**Provided passage:**
— start —
26. SECRETARIAL AUDIT:

M/s Harshit Arora & Associates, Ludhiana (CP No. 14807), were appointed as Secretarial Auditors of the Company by the Board of Directors of the Company in its meeting held on July 27, 2023 for the financial year 2022-23 & 2023-24. The Secretarial Auditors of the Company have submitted their Report in Form No. MR-3 as required under Section 204 of the Companies Act, 2013 for the financial year ended 31st March, 2023. This Report is self-explanatory. The Company underwent the NCLT Resolution process and was maintaining the SDD Record in physical form. However, as on date, requisite software has been purchased by the Company and relevant record is duly maintained. Pursuant to the implementation of the NCLT Resolution process, the Company has also updated its website.

Further, pursuant to the implementation of the Resolution Plan in terms of the Order dated February 10, 2021 passed by the Honble National Company Law Tribunal, Chandigarh Bench, the Company had applied to the stock exchanges where the shares of the Company are listed for reclassification of erstwhile promoters of the Company as Public shareholders. The Company has received approval from BSE Limited and National Stock Exchange of India Limited vide their letters dated 13th March, 2023. After the aforesaid reclassification, the Minimum Public Shareholding is maintained at 25%.

Further, The Report forms part of this report as Annexure V.

27. RELATED PARTY TRANSACTION:

The Company has a policy to regulate the transactions of the Company with its related parties. As per policy, all related party transactions require approval as per the provisions of the Companies Act, 2013 and SEBI (Listing Obligation and Disclosure Requirements) Regulations, 2015. The said policy is available on Companys website at weblink http://www.selindia.in/uploads/Policies-and-Codes/9-Policy-on-Related-Party-Transactions.pdf. Further, the Company has also formulated a policy for determining ‘material subsidiaries. The said policy is available on the Companys website viz. www.selindia.in/policy.html. Details of transactions are also given in Annexure IV to this report in form AOC 2.
— end —
**Work instructions:** List every complete calendar date (day, month, and year) that appears in the report excerpt above, in the order they occur.

**Recorded data:**
— start —
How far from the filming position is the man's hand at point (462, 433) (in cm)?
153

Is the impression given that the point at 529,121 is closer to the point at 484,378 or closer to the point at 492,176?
— end —
**Answer for the task:**
- July 27, 2023
- 31st March, 2023
- February 10, 2021
- 13th March, 2023